Today in the United States is a day set aside for individuals and families to reflect on their blessings and give thanks. History.com provides the following short history of the so-called “first Thanksgiving” in America.

“In 1621, the Plymouth colonists and Wampanoag Indians shared an autumn harvest feast which is acknowledged today as one of the first Thanksgiving celebrations in the colonies. This harvest meal has become a symbol of cooperation and interaction between English colonists and Native Americans. Although this feast is considered by many to the very first Thanksgiving celebration, it was actually in keeping with a long tradition of celebrating the harvest and giving thanks for a successful bounty of crops. Native American groups throughout the Americas, including the Pueblo, Cherokee, Creek and many others organized harvest festivals, ceremonial dances, and other celebrations of thanks for centuries before the arrival of Europeans in North America. Historians have also recorded other ceremonies of thanks among European settlers in North America, including British colonists in Berkeley Plantation, Virginia. At this site near the Charles River in December of 1619, a group of British settlers led by Captain John Woodlief knelt in prayer and pledged ‘Thanksgiving’ to God for their healthy arrival after a long voyage across the Atlantic. This event has been acknowledged by some scholars and writers as the official first Thanksgiving among European settlers on record. Whether at Plymouth, Berkeley Plantation, or throughout the Americas, celebrations of thanks have held great meaning and importance over time. The legacy of thanks, and particularly of the feast, have survived the centuries as people throughout the United States gather family, friends, and enormous amounts of food for their yearly Thanksgiving meal.”

Many cultures throughout history and around the globe have held (or hold) festivals celebrating the harvest and almost all of them are accompanied by a spirit of thanksgiving. This season will find many individuals and families struggling to find things for which to be grateful. The financial crisis has taken a serious toll on the blessings business. The irony of the situation is that this might be the most important time to have a grateful heart. One historian wrote:

“Prosperity has left its blessings. The table is laden with plenty. There is meat in the larder and grain in the storehouse. Because of these things, [we] imagine [we] are grateful, but such gratitude is the essence of selfishness. It is dependent upon exterior conditions. It finds its basis in circumstances. It draws its inspiration from clear skies and smooth sailing, and hence it is fitful and evanescent as the alterations of sunlight and shadow. If these conditions of personal comfort and prosperity are in themselves the ground of thankfulness, where in the hour of adversity shall we find the occasion for rejoicing? The record of the past has the graver side. There have been pain and losses and disappointments and bereavements and heartaches. Where in these things is there reason and ground for gratitude? Has the empty larder, the bare table, the desolate home, the vacant chair, the fresh mound in the cemetery, no place for thanksgiving? Ah, here is the point of stumbling with an earnest soul. We find in the bitter chill of adversity the true test of our gratitude and that is true gratitude which triumphing over conditions, merely physical and external, finds its ground of thankfulness in God himself. It is independent of circumstances. It goes beneath the surface of life, whether sad or joyous, and founds itself upon God.”

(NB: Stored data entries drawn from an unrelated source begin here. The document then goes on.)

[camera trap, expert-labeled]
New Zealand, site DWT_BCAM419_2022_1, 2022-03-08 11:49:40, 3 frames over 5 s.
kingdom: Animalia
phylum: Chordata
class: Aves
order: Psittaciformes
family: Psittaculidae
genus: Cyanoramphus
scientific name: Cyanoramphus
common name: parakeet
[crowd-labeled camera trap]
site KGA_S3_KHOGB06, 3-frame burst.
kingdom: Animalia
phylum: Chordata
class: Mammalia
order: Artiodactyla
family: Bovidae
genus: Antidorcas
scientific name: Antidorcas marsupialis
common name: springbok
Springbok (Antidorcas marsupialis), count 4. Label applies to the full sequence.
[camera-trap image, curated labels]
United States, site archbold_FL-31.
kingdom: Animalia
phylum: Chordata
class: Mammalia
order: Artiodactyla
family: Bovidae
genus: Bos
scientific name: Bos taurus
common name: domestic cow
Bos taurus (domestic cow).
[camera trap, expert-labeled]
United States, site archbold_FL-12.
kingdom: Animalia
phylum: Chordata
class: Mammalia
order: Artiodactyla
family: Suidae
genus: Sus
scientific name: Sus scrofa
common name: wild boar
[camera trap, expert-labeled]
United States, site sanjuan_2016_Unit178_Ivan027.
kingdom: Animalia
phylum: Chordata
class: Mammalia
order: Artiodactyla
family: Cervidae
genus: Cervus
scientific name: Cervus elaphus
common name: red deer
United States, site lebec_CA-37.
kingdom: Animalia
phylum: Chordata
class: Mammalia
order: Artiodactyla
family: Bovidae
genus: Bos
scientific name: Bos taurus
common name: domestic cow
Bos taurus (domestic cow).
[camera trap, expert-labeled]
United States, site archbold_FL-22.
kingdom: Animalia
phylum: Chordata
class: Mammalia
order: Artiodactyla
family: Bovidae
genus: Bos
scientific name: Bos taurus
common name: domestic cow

Regardless of whether you have a belief in God, the underlying point remains profound. A gratitude attitude makes life a richer experience, even during dark times. A person with a gratitude attitude has a much better chance of pulling him- or herself out of adverse situations because they are more resilient. Whatever your personal circumstances, I hope you find something for which to be grateful. If you have a difficult time doing so, I recommend you go out and find someone to serve. In the service of others, we have our best chance of finding gratitude in our hearts. Happy Thanksgiving.